Mira and Ricochet were born and raised (up to 8 weeks) in the Puppy Prodigies program. Judy does amazing things with these puppies.
http://www.puppyprodigies.com/


----------



## Faith's mommy

well now. i'll stop crying sometime later today!


----------



## riddle03

Beautiful - thank you so much for sharing. I am so proud !


----------



## janine

Pass the tissues please....what a wonderful dog, thanks for sharing the video.


----------



## Karen519

*Bogey's mom*

BOGEY'S MOM

Crying, too!!!!!
Thank you so much for sharing that beautiful girl, Ricochet and Patrick with us.

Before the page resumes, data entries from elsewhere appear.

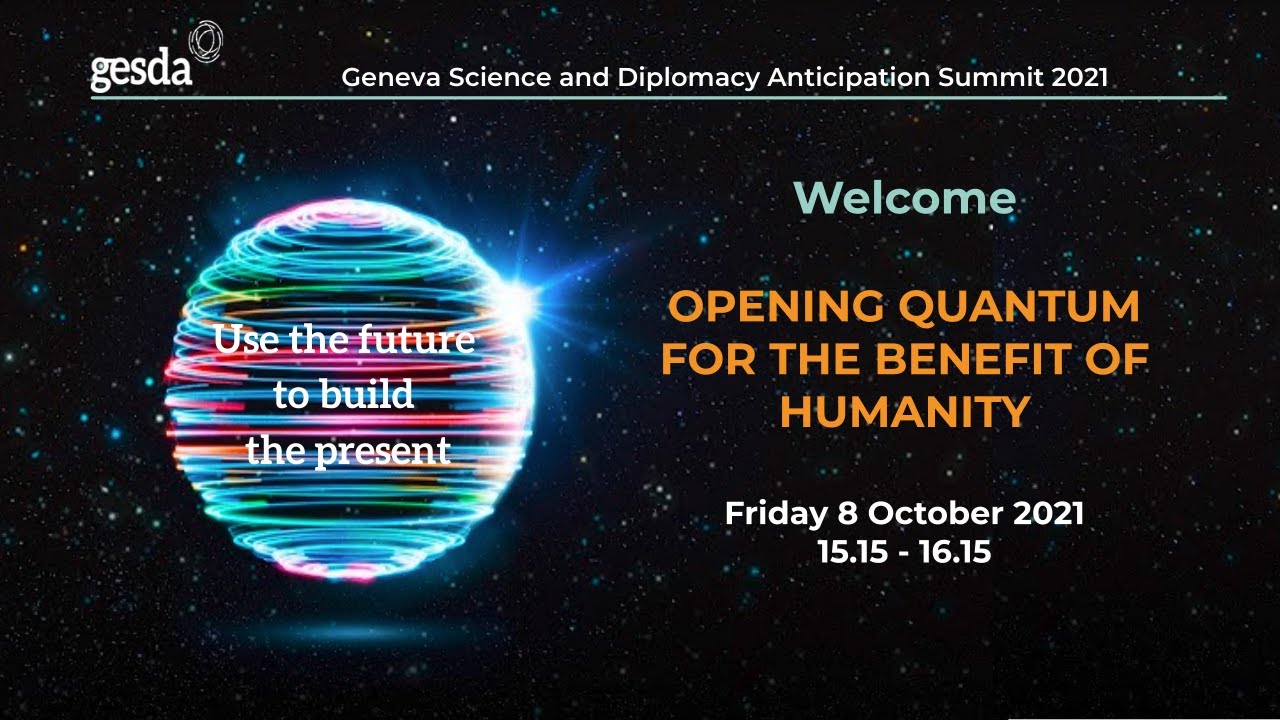 gesda

Geneva Science and Diplomacy Anticipation Summit 2021

Use the future to build the present

Welcome

OPENING QUANTUM FOR THE BENEFIT OF HUMANITY

Friday 8 October 2021
15.15 - 16.15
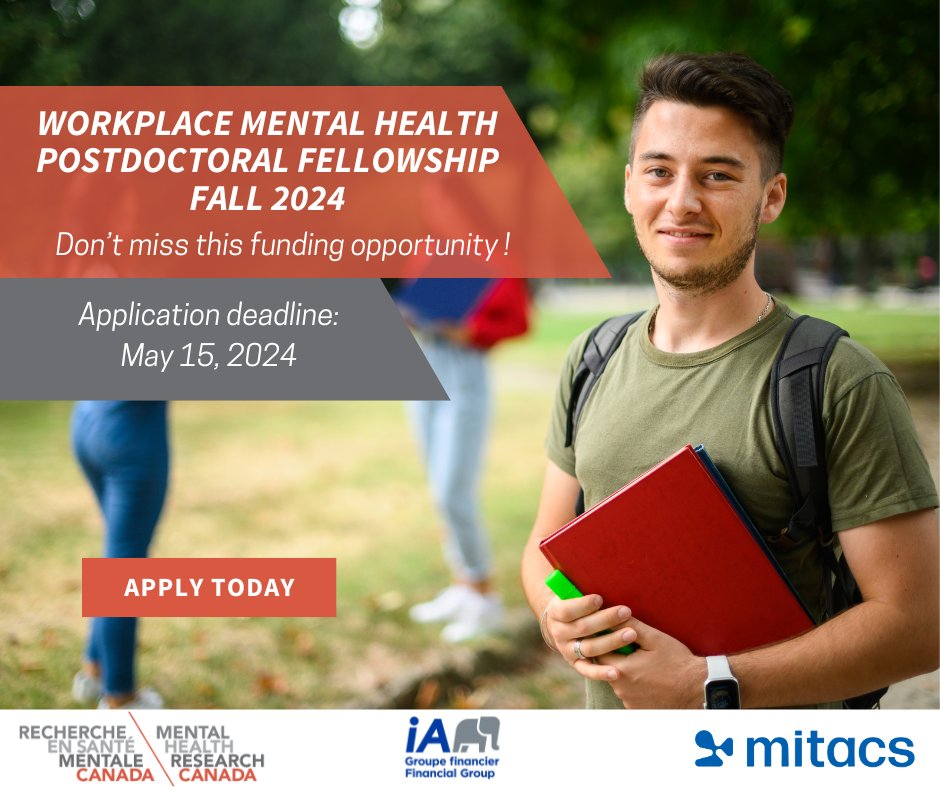 WORKPLACE MENTAL HEALTH POSTDOCTORAL FELLOWSHIP FALL 2024

Don't miss this funding opportunity !

Application deadline:
May 15, 2024

APPLY TODAY

RECHERCHE EN SANTÉ MENTALE CANADA
MENTAL HEALTH RESEARCH CANADA

iA Groupe financier Financial Group

mitacs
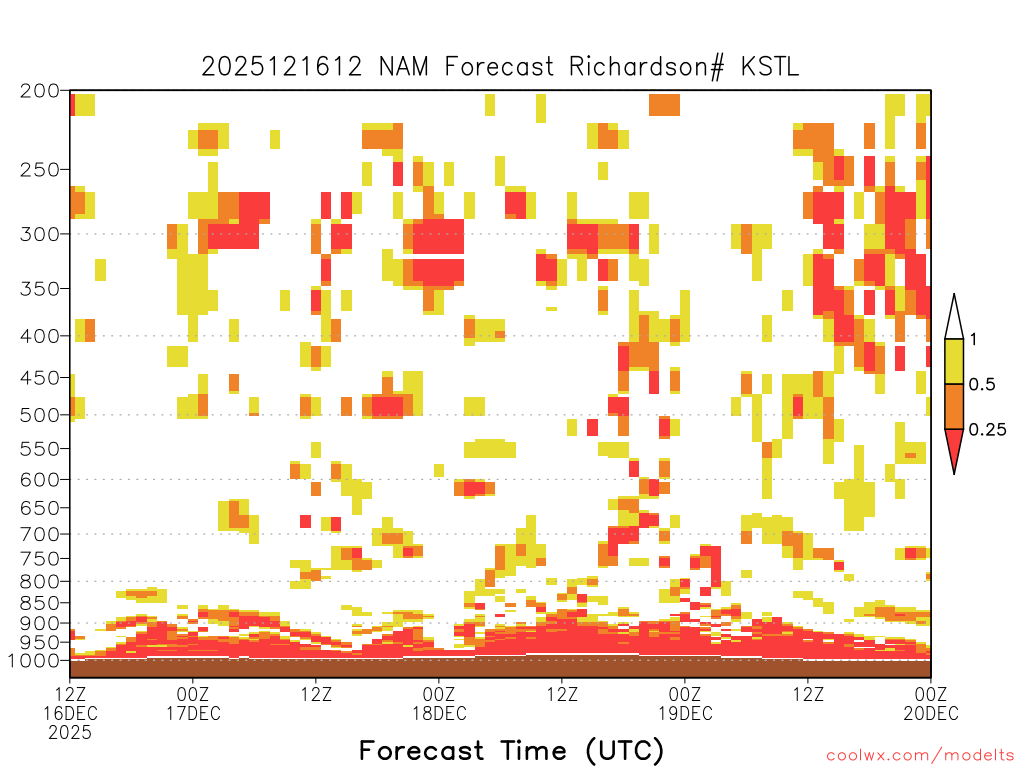 2025121612 NAM Forecast Richardson# KSTL

200
250
300
350
400
450
500
550
600
650
700
750
800
850
900
950
1000

1
0.5
0.25

12Z 16DEC 2025
00Z 17DEC
12Z
00Z 18DEC
12Z
00Z 19DEC
12Z
00Z 20DEC

Forecast Time (UTC)

coolwx.com/modelts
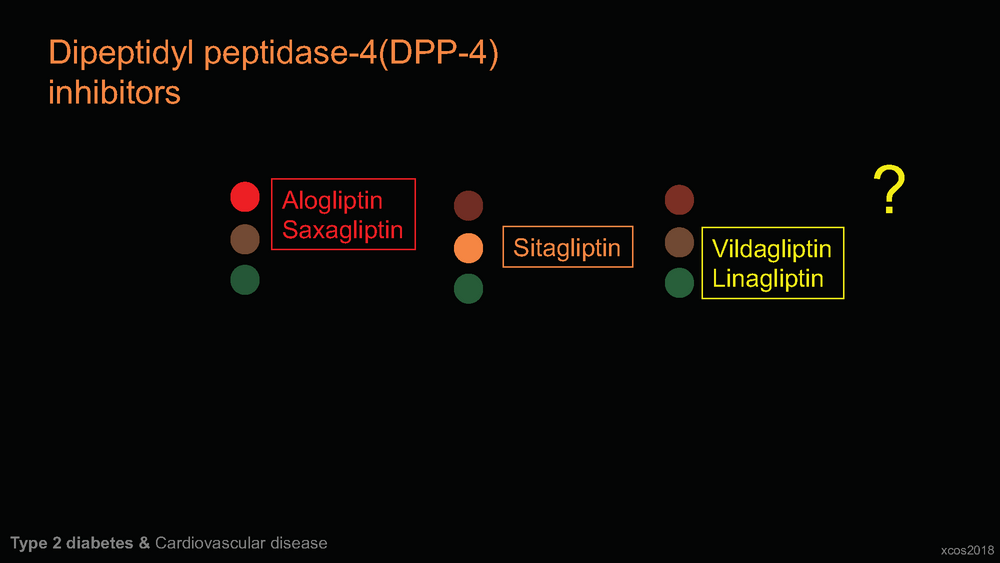 Dipeptidyl peptidase-4(DPP-4) inhibitors

Alogliptin
Saxagliptin

Sitagliptin

Vildagliptin
Linagliptin

?

Type 2 diabetes & Cardiovascular disease

xcos2018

THey are BOTH TRULY amazing!!
Do you know where Richochet is?

You should email this video to everyone you can think of and post on all forums you belong to. This is MUCH TOO SPECIAL, touching and inspiring, for only us on GRF to view!

God Bless Ricochet, Patrick and Ricochet's Mom!!!!!!!!!!!!


----------



## Abbydabbydo

Wow, I love it! Applies to human's, too. Sometimes you have to go down a number of paths to find the one right for you.


----------



## sammydog

Karen519 said:


> BOGEY'S MOM
> 
> Crying, too!!!!!
> Thank you so much for sharing that beautiful girl, Ricochet and Patrick with us.
> 
> THey are BOTH TRULY amazing!!
> Do you know where Richochet is?
> 
> You should email this video to everyone you can think of and post on all forums you belong to. This is MUCH TOO SPECIAL, touching and inspiring, for only us on GRF to view!
> 
> God Bless Ricochet, Patrick and Ricochet's Mom!!!!!!!!!!!!


 
Ricochet is in the San Diego area. PLEASE pass it around!!!


----------



## sammydog

You can also follow Ricochet on Facebook
http://www.facebook.com/#/pages/Surf-Dog-Ricochet/178108649370http://www.facebook.com/#/pages/Surf-Dog-Ricochet/


----------



## Micki's Mum

Water works here! Absolutely amazing!


----------



## Bogey's Mom

We follow on Facebook and I have posted the video to my blog, sent it to all my family members and plan to share on Facebook now too.


----------